Hot Spot: Lake Damariscotta

Lake-Damariscotta

It’s been a long time since I wet a line in Lake Damariscotta, but the memories that came from fishing this massive natural lake will stay with me forever. This hotspot will be more of a memory log and less about telling you exactly where to go, but I think, by the time you finish reading this, you’ll want to visit.

Damariscotta Lake, oddly enough, shares zero percent of its shoreline with the town Damariscotta, that lake itself is nestled between Jefferson, Noblesboro and Newcastle, ME; with a public boat ramp off of Route 213 in Jefferson. The times that I went there, I wasn’t even old enough to drive a car, but I was firmly immersed in that time of life when time ticks by so slowly and, someone like me, is able to fish as many of those long, carefree minutes as they would like.

This was a time when people weren’t so worried about what might happen to their kids if they wandered out of sight. My friend Jeremy and I took the canoe out onto this expansive lake in the morning and returned only to eat or to swim. The adults would take the Bass Tracker out and troll nightcrawlers for togue, northern-speak for lake trout, fishing the 50-foot hole near Spectacle Islands or the nearly 100-foot depths up in the northern portion of the lake, known as Great Bay; you know a lake is big when it has a bay!

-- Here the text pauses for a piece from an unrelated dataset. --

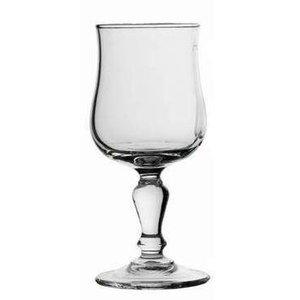 ARCOROC  Wijnglas Normandie 16,5 cl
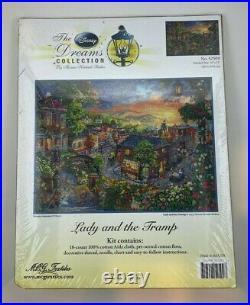 Thomas Kinkade Disney Dreams Cross Stitch Kit LADY AND THE TRAMP #52509 HTF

My friend and I fished mostly the southwestern arm of the lake. We fished inside the marsh ‘estuary’ just west of Brandt Island, where we caught largemouth bass, pickerel and sunfish. We fished along the shorelines of Brandt Island and the Spectacle Islands for smallmouth bass, largemouth bass and rock bass. These fish were aggressive and would crush topwater baits, especially right at dark.

The greatest memory though, came when we convinced the grownups to abandon their quest for a togue to take us all the way down to a huge mat of lily pads we’d been eyeing all week but didn’t relish the long paddle there and back. As we puttered along the lilies, casting hollow frogs to every patch of open water, we landed largemouth after largemouth, most of them in the 1- to 2-pound range, a few bigger and a few smaller.

Even back then, at age 13, I was a keen observer and I spied a bulging wake in a patch of open water framed by arrowhead leaf. I kept quiet until I was within casting range, using my way-too-light Ugly Stik and 8-pound Magna-Thin mono, I plopped my frog right in that tight little hollow. I lurched the frog forward once and it was gone in a loud pop. The fish was big and easily had its way with me, buried in the slop I was able to gain some line, but as we drew close, she grew tired of the game we were playing, turned, and with brute force… broke the line. I could have cried!

In my memory it was just minutes later when we saw a wolf pack of large smallmouth bass blitzing on bait. We motored to the spot and the fish had sounded. My memory of what we used has faded, but if I had to guess I’d say it was a Power Craw, Berkley’s precursor to today’s Chigger Craw. We deployed the baits and within seconds we were both tight to smallmouth bass in the 3- to 4-pound range.

And every night, after dinner was done and everyone was relaxing in the darkness, we’d fish worms and leeches on the bottom in the dark and catch piles of slab white perch, a few bass, a bunch of bullheads and even a few American eels. As a growing angler, it was hard to imagine a better place to be. And as an adult looking back, I’d have to agree.